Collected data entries
- Opening Delimiter -

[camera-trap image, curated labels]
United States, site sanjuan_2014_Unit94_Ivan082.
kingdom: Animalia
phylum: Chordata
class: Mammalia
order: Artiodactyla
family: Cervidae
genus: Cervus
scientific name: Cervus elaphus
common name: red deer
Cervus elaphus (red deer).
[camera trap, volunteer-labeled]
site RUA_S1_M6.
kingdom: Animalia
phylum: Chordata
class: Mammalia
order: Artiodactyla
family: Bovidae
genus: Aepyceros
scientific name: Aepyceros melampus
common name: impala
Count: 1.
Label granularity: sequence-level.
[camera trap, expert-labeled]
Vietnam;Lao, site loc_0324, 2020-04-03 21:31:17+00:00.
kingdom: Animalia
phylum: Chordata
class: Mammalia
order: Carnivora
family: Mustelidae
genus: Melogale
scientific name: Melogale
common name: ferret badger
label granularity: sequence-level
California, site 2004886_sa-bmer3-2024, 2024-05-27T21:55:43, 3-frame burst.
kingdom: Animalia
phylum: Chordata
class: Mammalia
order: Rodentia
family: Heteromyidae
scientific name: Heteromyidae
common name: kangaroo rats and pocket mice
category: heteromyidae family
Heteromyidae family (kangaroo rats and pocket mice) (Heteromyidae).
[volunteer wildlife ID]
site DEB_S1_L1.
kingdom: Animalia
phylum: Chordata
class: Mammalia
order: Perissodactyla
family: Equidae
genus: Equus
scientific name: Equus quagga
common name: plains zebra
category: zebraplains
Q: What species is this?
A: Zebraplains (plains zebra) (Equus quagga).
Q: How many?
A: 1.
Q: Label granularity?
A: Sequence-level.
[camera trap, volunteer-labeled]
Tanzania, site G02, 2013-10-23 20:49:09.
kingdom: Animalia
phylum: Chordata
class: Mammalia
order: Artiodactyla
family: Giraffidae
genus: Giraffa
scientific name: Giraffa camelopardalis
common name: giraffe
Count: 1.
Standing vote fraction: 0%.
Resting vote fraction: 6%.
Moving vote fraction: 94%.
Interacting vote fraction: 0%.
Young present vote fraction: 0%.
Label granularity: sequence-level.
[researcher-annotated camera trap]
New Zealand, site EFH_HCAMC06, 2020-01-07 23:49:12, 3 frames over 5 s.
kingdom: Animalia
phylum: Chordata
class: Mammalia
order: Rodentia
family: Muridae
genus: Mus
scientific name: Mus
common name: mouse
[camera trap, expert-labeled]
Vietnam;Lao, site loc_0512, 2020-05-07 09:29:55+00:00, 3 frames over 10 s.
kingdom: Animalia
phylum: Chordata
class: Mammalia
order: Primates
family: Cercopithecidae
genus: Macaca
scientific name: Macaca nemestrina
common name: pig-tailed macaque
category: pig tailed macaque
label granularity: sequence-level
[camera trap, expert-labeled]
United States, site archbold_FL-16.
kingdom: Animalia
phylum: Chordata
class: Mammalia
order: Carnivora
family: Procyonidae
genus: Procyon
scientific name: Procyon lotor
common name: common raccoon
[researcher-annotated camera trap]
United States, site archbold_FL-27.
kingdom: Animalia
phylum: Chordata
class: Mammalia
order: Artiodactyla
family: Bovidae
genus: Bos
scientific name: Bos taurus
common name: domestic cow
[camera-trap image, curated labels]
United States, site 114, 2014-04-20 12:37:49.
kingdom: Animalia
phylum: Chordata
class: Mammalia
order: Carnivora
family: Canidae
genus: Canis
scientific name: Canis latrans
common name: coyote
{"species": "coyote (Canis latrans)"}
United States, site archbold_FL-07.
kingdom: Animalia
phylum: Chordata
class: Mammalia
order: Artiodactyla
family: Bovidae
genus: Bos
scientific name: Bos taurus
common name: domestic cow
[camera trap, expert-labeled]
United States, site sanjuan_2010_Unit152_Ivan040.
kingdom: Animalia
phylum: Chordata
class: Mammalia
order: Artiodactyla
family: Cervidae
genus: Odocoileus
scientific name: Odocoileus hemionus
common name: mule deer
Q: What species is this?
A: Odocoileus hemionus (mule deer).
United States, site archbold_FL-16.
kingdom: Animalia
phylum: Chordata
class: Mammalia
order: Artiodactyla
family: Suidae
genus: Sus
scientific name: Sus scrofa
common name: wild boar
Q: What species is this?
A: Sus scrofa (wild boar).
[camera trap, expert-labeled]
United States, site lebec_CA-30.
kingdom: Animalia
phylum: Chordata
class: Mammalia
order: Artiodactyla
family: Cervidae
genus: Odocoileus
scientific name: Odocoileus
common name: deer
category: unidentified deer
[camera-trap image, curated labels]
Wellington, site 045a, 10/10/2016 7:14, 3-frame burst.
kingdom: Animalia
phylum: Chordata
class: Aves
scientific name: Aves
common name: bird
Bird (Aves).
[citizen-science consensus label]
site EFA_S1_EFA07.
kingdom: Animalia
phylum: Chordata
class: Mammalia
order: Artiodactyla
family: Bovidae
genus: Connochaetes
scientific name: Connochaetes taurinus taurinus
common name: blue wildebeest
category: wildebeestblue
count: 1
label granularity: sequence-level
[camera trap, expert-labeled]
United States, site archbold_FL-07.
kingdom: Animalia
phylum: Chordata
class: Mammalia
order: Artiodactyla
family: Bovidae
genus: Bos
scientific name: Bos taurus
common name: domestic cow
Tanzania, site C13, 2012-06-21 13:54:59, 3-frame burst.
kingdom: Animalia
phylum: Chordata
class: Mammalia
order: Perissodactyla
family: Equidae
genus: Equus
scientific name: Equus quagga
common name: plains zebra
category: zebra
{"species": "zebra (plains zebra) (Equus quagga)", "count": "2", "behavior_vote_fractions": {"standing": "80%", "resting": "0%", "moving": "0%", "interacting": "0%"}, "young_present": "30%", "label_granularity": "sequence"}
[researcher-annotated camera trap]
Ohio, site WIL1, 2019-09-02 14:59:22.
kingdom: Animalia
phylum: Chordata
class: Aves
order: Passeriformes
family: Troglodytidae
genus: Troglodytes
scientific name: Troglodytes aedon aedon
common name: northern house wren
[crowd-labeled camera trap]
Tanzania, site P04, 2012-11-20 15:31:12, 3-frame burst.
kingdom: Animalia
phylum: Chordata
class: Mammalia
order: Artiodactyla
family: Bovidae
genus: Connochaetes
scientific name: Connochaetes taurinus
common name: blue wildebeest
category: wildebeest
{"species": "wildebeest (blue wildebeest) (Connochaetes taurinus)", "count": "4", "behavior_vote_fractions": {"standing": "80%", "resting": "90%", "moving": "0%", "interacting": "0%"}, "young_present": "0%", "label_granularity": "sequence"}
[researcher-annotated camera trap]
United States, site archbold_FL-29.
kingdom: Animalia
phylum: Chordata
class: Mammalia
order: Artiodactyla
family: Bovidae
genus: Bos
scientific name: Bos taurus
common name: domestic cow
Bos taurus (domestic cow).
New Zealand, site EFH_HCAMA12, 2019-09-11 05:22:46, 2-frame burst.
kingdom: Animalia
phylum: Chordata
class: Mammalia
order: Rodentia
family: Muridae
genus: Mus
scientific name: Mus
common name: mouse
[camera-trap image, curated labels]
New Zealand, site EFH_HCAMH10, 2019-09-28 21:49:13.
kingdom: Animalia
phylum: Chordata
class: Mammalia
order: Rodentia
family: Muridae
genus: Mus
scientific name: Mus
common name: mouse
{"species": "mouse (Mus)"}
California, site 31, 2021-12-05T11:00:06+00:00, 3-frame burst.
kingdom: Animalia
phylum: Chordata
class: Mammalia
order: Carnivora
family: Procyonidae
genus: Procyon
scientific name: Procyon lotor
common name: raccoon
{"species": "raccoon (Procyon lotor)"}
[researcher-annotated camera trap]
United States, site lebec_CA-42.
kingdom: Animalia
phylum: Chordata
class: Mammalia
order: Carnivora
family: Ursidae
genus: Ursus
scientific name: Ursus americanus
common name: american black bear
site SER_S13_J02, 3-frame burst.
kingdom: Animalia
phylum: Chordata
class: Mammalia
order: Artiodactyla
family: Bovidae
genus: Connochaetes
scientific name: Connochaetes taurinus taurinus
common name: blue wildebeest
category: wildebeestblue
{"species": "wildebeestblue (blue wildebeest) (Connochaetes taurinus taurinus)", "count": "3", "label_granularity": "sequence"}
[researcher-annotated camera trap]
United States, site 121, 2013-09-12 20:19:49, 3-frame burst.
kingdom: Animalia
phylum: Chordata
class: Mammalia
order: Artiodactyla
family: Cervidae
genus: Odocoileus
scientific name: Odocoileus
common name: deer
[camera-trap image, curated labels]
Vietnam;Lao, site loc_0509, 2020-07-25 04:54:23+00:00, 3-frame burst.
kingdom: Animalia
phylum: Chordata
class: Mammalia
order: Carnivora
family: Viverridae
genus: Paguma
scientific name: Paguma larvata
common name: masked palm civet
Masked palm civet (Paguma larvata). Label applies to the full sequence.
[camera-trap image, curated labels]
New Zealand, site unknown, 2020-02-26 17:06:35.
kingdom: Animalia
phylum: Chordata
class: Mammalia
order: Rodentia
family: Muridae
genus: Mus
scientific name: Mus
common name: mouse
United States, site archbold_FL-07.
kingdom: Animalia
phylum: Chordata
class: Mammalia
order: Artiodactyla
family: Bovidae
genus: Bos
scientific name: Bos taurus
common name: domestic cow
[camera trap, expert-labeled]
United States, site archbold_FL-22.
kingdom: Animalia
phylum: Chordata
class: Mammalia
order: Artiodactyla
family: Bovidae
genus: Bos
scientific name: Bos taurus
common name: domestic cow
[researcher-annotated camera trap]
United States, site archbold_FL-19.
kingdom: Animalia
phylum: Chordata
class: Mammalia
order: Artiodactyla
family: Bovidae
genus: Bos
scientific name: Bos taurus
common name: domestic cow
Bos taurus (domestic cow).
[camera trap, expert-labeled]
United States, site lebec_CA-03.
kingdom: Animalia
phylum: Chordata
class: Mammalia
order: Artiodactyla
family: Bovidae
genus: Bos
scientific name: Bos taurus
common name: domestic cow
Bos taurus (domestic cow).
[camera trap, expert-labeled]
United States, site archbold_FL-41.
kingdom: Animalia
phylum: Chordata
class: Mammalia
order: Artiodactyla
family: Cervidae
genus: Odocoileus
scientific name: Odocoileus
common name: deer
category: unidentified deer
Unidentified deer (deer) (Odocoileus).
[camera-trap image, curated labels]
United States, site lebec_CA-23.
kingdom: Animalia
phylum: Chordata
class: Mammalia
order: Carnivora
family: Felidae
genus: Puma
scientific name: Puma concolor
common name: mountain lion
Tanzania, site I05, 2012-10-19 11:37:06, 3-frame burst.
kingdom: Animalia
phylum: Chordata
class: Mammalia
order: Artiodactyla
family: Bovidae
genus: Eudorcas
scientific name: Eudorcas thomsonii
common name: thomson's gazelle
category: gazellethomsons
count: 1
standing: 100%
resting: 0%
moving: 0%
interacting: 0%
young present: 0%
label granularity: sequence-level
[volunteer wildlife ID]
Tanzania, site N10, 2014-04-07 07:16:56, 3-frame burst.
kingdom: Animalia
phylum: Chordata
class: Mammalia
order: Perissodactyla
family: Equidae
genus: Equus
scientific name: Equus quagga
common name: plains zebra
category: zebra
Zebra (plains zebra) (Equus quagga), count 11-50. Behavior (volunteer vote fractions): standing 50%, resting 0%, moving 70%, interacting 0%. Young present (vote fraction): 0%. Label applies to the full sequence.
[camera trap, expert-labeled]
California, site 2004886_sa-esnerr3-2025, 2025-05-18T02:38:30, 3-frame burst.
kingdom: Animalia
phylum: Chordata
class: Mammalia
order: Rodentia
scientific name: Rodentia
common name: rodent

- Closing Delimiter -

Your task is to copy every line in the entries that holds the string "Zealand".

New Zealand, site EFH_HCAMC06, 2020-01-07 23:49:12, 3 frames over 5 s.
New Zealand, site EFH_HCAMA12, 2019-09-11 05:22:46, 2-frame burst.
New Zealand, site EFH_HCAMH10, 2019-09-28 21:49:13.
New Zealand, site unknown, 2020-02-26 17:06:35.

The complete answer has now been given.